Austrian classical archaeologist

Erna Diez (8 April 1913 - 1 December 2001) was an Austrian classical archaeologist who undertook significant work on Roman art and the archaeology of the provinces of Noricum and Pannonia.

== Early life and education ==
Diez was born in Kaschau in 1913. Diez studied classical philology, archaeology, art history and history at the University of Vienna and graduated from the University of Graz. In 1937 she earned her doctorate, with a thesis entitled "Quomodo Valerius Maximus res in factorum and dictorum memorabilium libris IX narratas exornaverit".

== Career ==
Whilst visiting Italy in 1939 she studied art. From 1943 she worked at the Archaeological Institute of the University of Graz and supervised the collection of Roman stone monuments in Styria. From 1945 she headed the Institute of Classical Archaeology at the University of Graz and lectured there. In 1967 she became an associate professor of classical archaeology and a member of the Historical State Commission for Styria. In 1970 she received a professorship, becoming an emeritus professor in 1983.

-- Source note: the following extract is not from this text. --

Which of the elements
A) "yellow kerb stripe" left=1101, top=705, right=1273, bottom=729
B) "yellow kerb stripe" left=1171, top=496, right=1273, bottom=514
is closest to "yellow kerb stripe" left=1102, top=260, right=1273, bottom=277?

Her major work was on provincial art in Noricum. Her presentation at the 8th International Archaeological Congress in Paris in 1963 was considered groundbreaking. A festschrift was published for her in 1978. In 2008, a street in Graz in the district of Strassgang was named after her. The annual Erna Diez prize is awarded in her memory in art history of the archaeology of Noricum and Pannonia.

She was a corresponding member of the German Archaeological institute.

== Selected publications ==
- Flavia Solva : die Römischen Steindenkmäler auf Schlosz Seggau bei Leibnitz. Österreichisches archaeologisches Institut.
- Kunstprovinzen im römischen Imperium : ausgewählte Schriften. Wien: Phoibos Verlag.